Some critics of this procedure argue that handing out such a large portion of funds early in the year is fiscally irresponsible, and in many ways has been interpreted as being indicative of mismanagement of the UC’s funds by UC leadership. These critics argue that the UC should simply budget at the beginning of the year so as to spread out the grants fund evenly across each week that it makes a grants package. Simple math, these critics say—dividing the UC’s total student group budget by the number of grants packages that the council plans to make—would ensure that the UC would not have to face the end-of-the-year budget crisis which it so predictably takes on each year.

But the logic which justifies many small budget cuts over the entire school year as being inherently better than one cut at the end is fallacious; there is nothing “wrong” with an end-of-the-year cut that is not also “wrong” with smaller cuts made gradually throughout the school year. Both force the UC to make rather arbitrary cuts to student group events which it would otherwise like to fund.

However, some differences can be deduced between the two cuts that make the UC’s current practice seem more favorable. The end-of-the-year cut is preferable because the amount of funding that students will request on a week-to-week basis is incredibly unpredictable. Figures from week three of the spring of 2004-05, 2005-06, and this school year, for example, all show drastically different grant requests and awards: $20,671.21, $6,048.23, and $9,870.46, respectively. The absolute unpredictability of student group funding requests makes week-to-week budgeting both impractical and unfair.

Furthermore, even if the UC did choose to budget on a tighter schedule despite the great variance in grant requests, the fact would still remain that some events would be arbitrarily refused funded simply because of their date of occurrence. Weekly budgeting would simply mean that events will not happen during the school year, rather than at the end of the year. How can one make the judgment that one is better or worse than the other?
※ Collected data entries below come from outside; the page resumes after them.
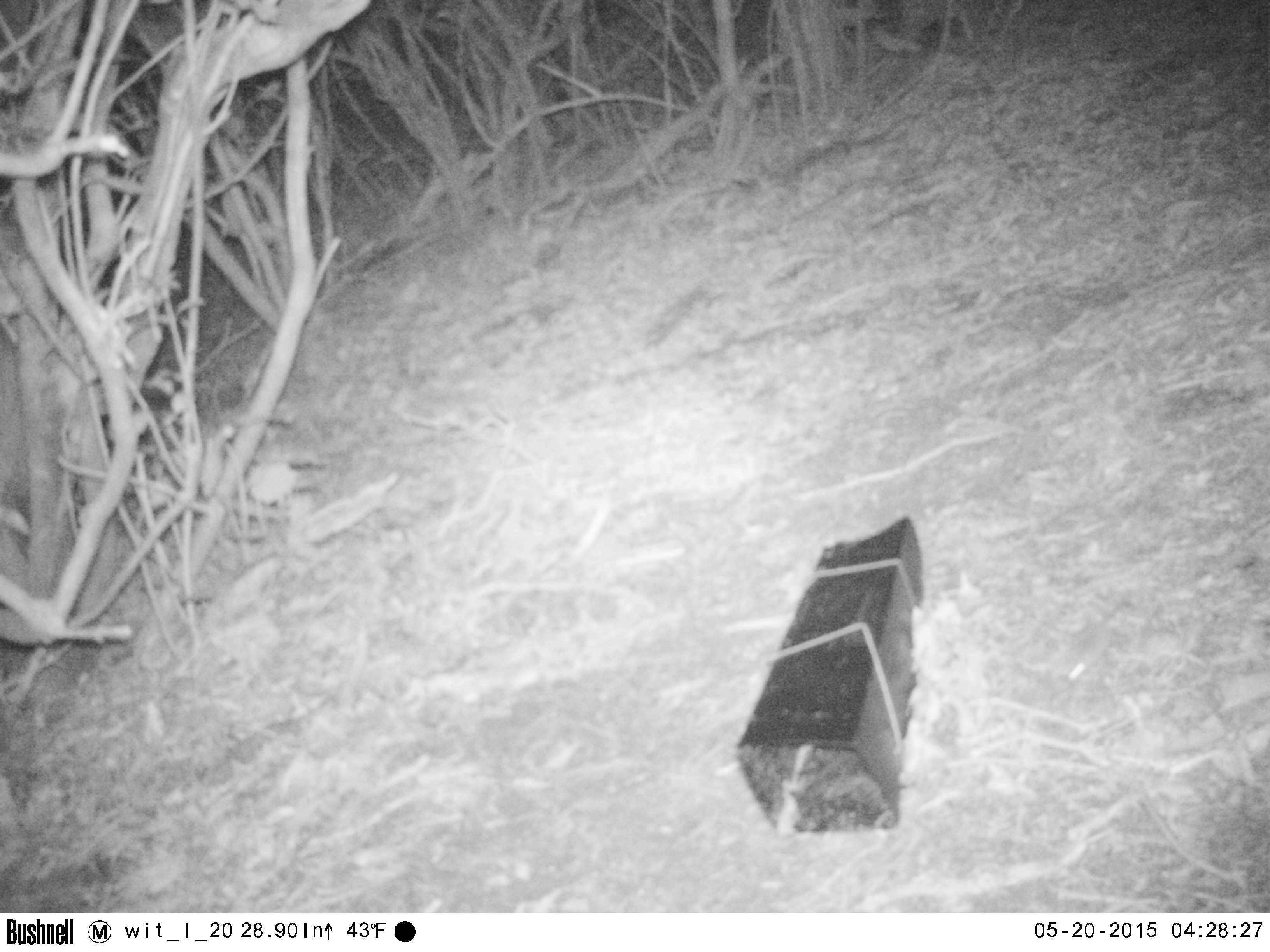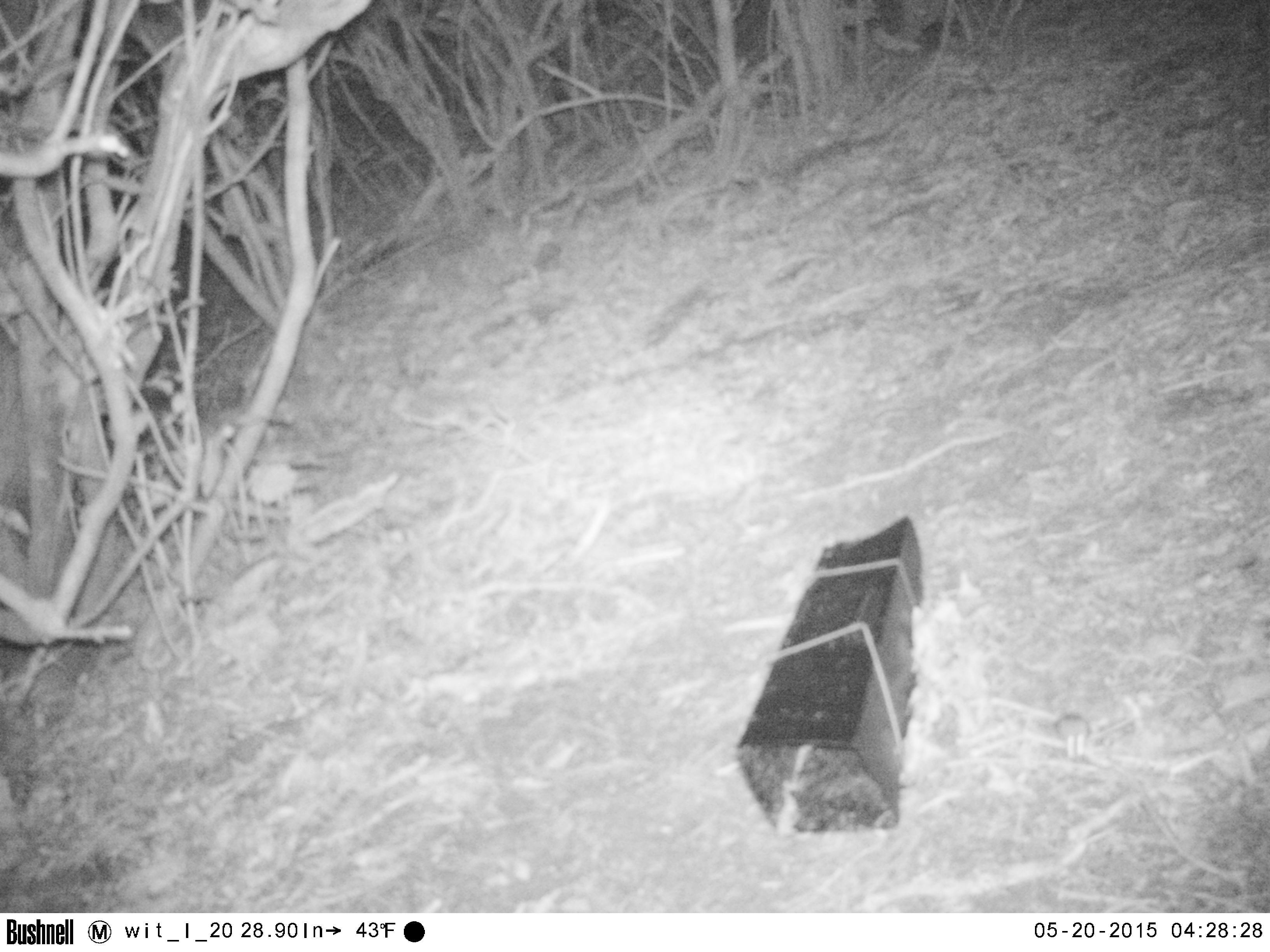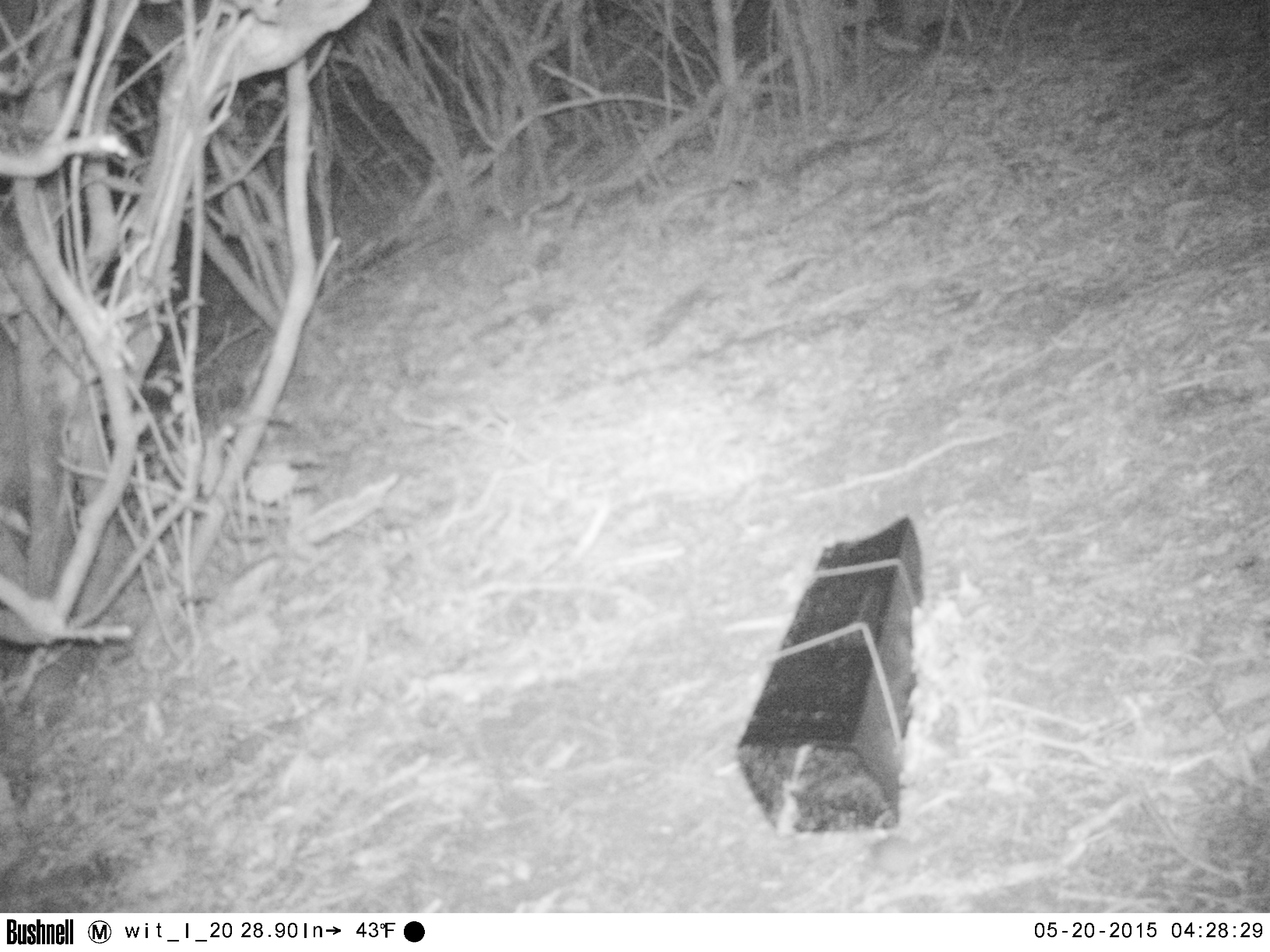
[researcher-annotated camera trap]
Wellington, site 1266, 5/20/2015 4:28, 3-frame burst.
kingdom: Animalia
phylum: Chordata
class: Mammalia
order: Rodentia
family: Muridae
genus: Mus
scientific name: Mus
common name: mouse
An additional factor to be taken into consideration is the new institution of upfront funding, which was implemented in the fall of this school year. This new mechanism allows student groups to apply ahead of time for grants which they plan to pursue, which allows events that are closer to the end of the year to be funded any time during the semester, regardless of the actual date of their event. Many student groups have taken advantage of this feature, and events in April and May have been funded in the $256,000 of grant-giving.

It is important to remember that the real culprit of this fiscal dilemma is neither fiscal irresponsibility nor inability of the UC leadership to budget their finances appropriately, but rather a vibrant student social life, an efficient FiCom doing its job in a timely manner, and a finite UC budget which will inevitably fall short of the demand for student group funding. So long as there is greater student demand than UC funds can accommodate, something’s got to give. The end-of-the-year grants package cut ensures that the UC handles this shortage consistently, fairly, and predictably, without making partial value judgments and corrupting the very integrity of the grants process.



Lori M. Adelman ’08 is a social studies concentrator in Dunster House. She was chair of the UC’s Finance Committee in 2006.